Melissa, a single mother, is the sole provider for her infant, who also relies on her health insurance. “I assume I’m going to be let go. I don’t know when. We’re not expecting to get notice, and we’re not expecting due process to be followed. I’m pretty worried about that,” she said Monday night. Early that morning she received a text message that personnel should remain off site unless individually contacted by senior leadership. The messages don’t sound like federal communication, with different tone and language, she said. “I’m hoping that we’ll get some congressional action to stop some of this or at least slow it down,” she said Monday, noting Democratic members of Congress were at a press conference outside the USAID headquarters that day but were denied access to the federal building.

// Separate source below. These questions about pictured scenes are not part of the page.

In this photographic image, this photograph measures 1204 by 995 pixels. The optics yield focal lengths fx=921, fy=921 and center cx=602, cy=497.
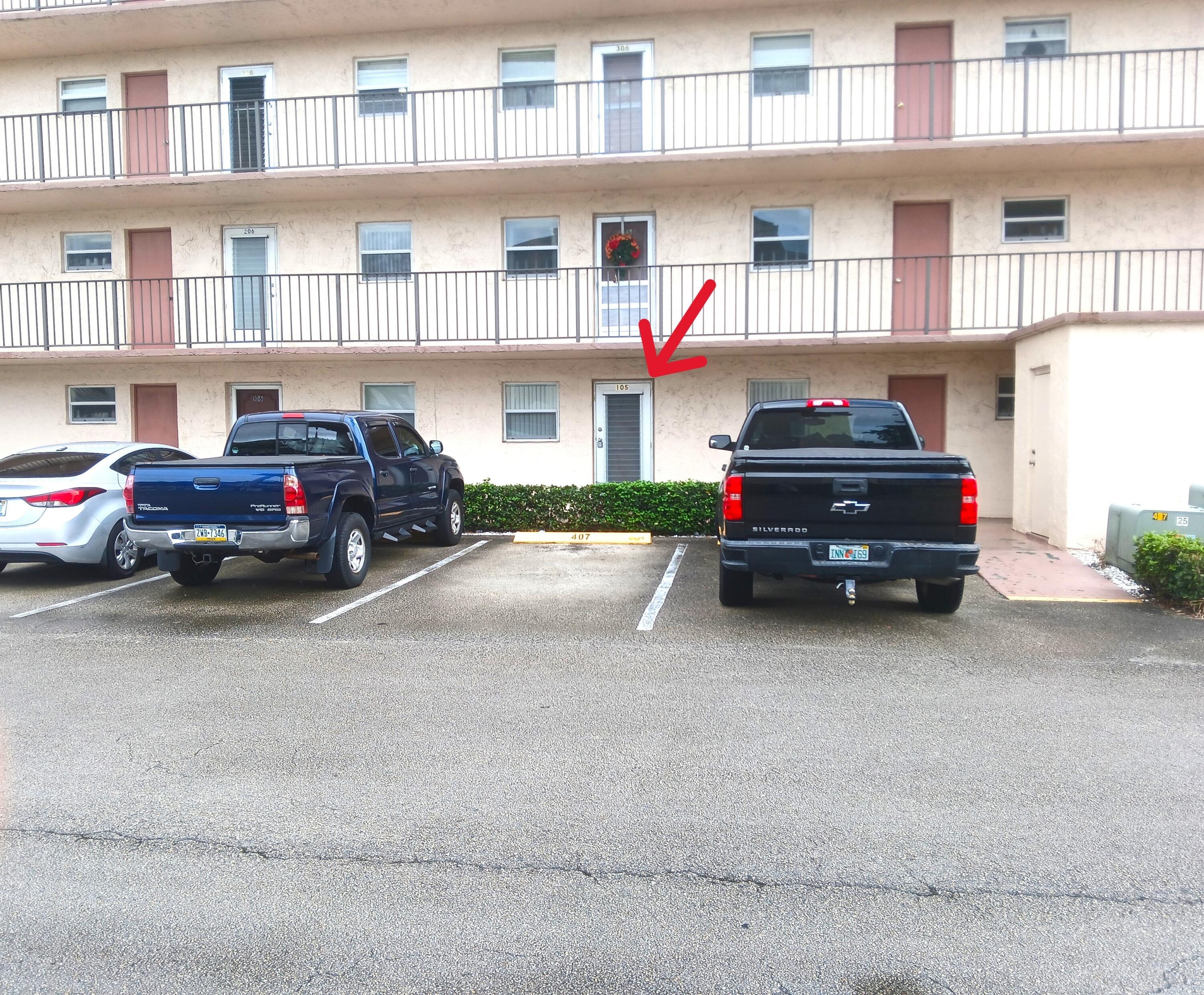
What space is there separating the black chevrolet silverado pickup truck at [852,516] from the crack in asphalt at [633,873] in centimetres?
405

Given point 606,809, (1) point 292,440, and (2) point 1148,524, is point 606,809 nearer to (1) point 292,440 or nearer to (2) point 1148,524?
(1) point 292,440

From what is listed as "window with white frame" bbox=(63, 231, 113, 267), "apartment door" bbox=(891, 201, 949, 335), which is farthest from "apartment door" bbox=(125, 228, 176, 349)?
"apartment door" bbox=(891, 201, 949, 335)

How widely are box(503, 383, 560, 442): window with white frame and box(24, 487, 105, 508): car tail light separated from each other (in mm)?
7741

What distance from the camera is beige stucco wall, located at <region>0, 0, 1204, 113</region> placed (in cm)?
1478

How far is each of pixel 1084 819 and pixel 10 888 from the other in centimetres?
433

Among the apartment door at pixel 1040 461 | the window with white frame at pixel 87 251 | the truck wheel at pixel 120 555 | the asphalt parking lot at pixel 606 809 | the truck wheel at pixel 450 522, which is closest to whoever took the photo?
the asphalt parking lot at pixel 606 809

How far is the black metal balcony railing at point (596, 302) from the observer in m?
14.6

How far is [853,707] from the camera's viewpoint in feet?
18.3

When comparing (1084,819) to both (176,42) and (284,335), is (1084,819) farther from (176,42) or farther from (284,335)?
(176,42)

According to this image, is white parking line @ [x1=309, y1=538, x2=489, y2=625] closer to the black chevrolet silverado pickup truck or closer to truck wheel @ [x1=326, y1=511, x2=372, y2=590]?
truck wheel @ [x1=326, y1=511, x2=372, y2=590]

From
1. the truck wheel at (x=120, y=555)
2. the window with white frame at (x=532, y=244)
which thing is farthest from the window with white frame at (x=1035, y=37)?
the truck wheel at (x=120, y=555)

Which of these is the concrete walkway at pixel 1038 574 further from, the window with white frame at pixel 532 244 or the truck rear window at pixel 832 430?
the window with white frame at pixel 532 244

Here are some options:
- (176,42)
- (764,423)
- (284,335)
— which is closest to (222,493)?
(764,423)

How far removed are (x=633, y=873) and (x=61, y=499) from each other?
8.44 meters
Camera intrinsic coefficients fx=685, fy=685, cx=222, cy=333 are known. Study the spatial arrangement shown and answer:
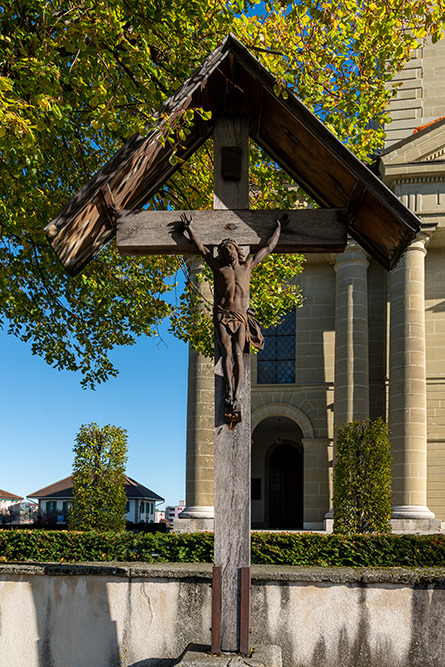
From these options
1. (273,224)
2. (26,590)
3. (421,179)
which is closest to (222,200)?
(273,224)

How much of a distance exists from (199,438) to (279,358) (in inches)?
213

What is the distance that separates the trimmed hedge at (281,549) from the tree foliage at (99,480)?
360 inches

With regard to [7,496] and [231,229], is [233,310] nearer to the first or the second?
[231,229]

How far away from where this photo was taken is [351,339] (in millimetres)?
23797

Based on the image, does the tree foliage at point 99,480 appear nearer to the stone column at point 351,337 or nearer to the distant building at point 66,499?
the stone column at point 351,337

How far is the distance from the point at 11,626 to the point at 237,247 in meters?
4.88

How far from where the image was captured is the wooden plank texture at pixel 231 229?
→ 5168 mm

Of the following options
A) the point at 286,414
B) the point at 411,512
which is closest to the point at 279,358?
the point at 286,414

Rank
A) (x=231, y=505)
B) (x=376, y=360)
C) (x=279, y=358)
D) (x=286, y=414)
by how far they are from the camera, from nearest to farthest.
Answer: (x=231, y=505) → (x=376, y=360) → (x=286, y=414) → (x=279, y=358)

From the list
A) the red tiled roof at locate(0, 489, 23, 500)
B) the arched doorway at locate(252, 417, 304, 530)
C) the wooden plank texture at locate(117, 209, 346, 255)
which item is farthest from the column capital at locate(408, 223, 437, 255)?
the red tiled roof at locate(0, 489, 23, 500)

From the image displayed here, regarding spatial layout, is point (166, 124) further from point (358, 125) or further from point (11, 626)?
point (358, 125)

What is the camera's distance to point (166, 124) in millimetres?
5160

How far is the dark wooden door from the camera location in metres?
29.0

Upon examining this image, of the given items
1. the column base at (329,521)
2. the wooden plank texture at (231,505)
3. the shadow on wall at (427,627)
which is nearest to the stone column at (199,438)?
the column base at (329,521)
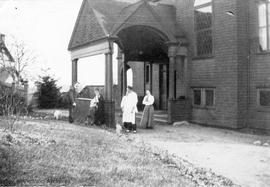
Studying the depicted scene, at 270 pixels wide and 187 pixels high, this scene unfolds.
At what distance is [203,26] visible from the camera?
18.2m

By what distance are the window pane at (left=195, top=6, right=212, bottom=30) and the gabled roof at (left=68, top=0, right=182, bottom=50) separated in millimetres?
1172

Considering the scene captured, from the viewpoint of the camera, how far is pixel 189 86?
19.2m

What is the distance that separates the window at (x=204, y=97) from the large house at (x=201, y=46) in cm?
2

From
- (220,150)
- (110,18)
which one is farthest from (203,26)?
(220,150)

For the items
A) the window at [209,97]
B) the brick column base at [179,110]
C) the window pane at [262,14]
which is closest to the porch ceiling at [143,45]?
the brick column base at [179,110]

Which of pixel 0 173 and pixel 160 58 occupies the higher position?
pixel 160 58

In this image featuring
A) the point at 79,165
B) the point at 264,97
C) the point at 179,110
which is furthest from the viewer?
the point at 179,110

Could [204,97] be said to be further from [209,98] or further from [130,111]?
[130,111]

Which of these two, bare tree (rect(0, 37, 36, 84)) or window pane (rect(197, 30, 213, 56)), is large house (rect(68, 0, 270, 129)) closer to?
window pane (rect(197, 30, 213, 56))

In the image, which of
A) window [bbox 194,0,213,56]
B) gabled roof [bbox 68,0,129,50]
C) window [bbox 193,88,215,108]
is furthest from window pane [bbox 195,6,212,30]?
gabled roof [bbox 68,0,129,50]

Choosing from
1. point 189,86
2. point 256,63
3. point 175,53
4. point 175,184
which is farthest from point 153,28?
point 175,184

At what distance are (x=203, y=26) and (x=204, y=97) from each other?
10.9ft

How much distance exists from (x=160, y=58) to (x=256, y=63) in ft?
24.5

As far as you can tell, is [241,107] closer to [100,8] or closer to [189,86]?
[189,86]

On Tuesday evening, Stephanie was placed on administrative leave. She received an email along with everyone else from her D.C. office. They were then locked out of USAID systems.
Hours later, Melissa received an email from internalcomms@subscribe.usaid.gov. “On Friday, February 7, 2025, at 11:59 p.m. (EST) all direct hire personnel will be placed on administrative leave globally, with the exception of designated personnel responsible for mission-critical functions, core leadership and specially designated programs,” it read. Essential personnel expected to continue working would be informed by 3 p.m. on Thursday, February 6, it stated. For those posted abroad, the Department of State is preparing a plan “with all applicable requirements and laws” to arrange and pay for return travel within 30 days and “provide for the termination of PSC and ISC contracts that are not determined to be essential,” it continued. Exceptions would be considered on a case-by-case basis, said the email. “Thank you for your service,” it concluded. It was unsigned.